Good question. I've always wondered how much I lose by going up a hill relative to how much I gain while going back down. It would be neat to calculate youe expected splits whijle taking toppograpy into consideration. I suspect it varies too much runner to runner because of form or even a tendency to work the hills or not to come up with a decent formula
My coach has always said it takes about 40% more energy to maintain the same speed on an incline. That is a pretty generic guess since that doesn't really explain the grade of the hill, but that is my insight.
Interesting question ... I've been training for some uphill mountain races. The group that I have been running with has come to the conclusion that we should judge our "pace" by rate of climb ... feet/minute, feet/hour rather than min/mile miles/hour. Obviously pace per mile is significantly different for a flat 10 mile run vs a 10 mile run that involves 3,000ft of climbing. Despite the fact that you might only be running at 9:00 min / mile ... you have to factor in the rate of ascent.
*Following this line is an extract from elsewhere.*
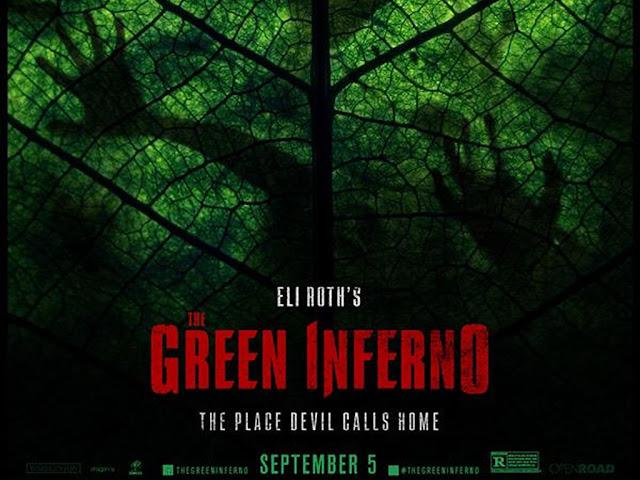 Κανίβαλοι (The Green Inferno) Wallpaper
I think that you could determine the answer to the question with the aid of an HRM ... where you would run a measured distance on the flats, maintaining a set HR, then run the same distance on a known incline, for the same distance, while maintaining the same HR, ... then doing the same for other inclines. I would say that a treadmill would be good tools, but treadmills are notoriously incorrect with regard to incline and especially distance.
This may help:
ACSM equations for VO2 used at a given velocity:
level ground - VO2 = (velocity x 0.2) +3.5
When running up a grade, the additional O2 consumption that must be added to the horizontal component to calculate the vertical component is:
VO2 = velocity x grade x 1.8 (over-ground running) OR
velocity x grade x 0.9 (treadmill running)
velocity - m/min
VO2 - ml/kg/min
grade - expressed as a decimal (eg. 2% = 0.02)
By having both equations' VO2 values equal, you can ensure an "even-paced" run, despite the effects of the incline.
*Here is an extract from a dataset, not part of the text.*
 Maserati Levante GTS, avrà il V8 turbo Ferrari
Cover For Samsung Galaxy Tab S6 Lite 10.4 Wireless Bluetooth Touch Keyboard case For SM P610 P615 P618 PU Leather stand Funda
Something seems wrong with those equations. For a level ground running velocity of 300m/min, VO2=63.5
VO2 = (300 x 0.2) + 3.5 = 63.5
That sounds reasonable for a VO2 at that speed. However, when you go to the graded VO2 equation, things get messy.
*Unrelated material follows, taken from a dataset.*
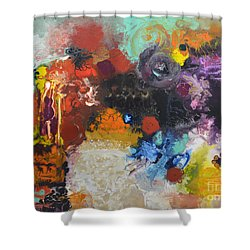 Moment Of Connection Shower Curtain by Sally Trace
VO2 = velocity x grade x 1.8 (over-ground running)
If we use the same velocity of 300m/min and a grade of 2%, we get:
VO2 = 300 x 0.02 x 1.8 = 10.8
In order to have the same VO2 of 63.5 while running up a 2% grade:
VO2 = velocity x grade x 1.8
VO2/1.8 = velocity x grade
63.5/1.8 = velocity x 0.02
velocity = 1763.9m/min
This is obviously WAY too fast
If we're calculating a relative VO2, then body weight must be taken into account; if an absolute VO2, then it won't be needed.
If you have a link to those equations post it and I'll try to fiddle with them some.
sorry for the confusion. Let's see if I can clarify what I was trying to talk about...
The VO2 equation for running up a slope must be added to that of level ground VO2. Therefore, VO2 for running up a 2% grade at 300m/min = 63.5 + 10.8 = 74.3 ml/kg/min.
Now, for "even paced running" when running up a slope, the 2 VO2 equations must be equal:
let level running velocity = y and slope running velocity = z
(y x 0.2) + 3.5 = [(z x 0.2) + 3.5] + [z x grade x 1.8]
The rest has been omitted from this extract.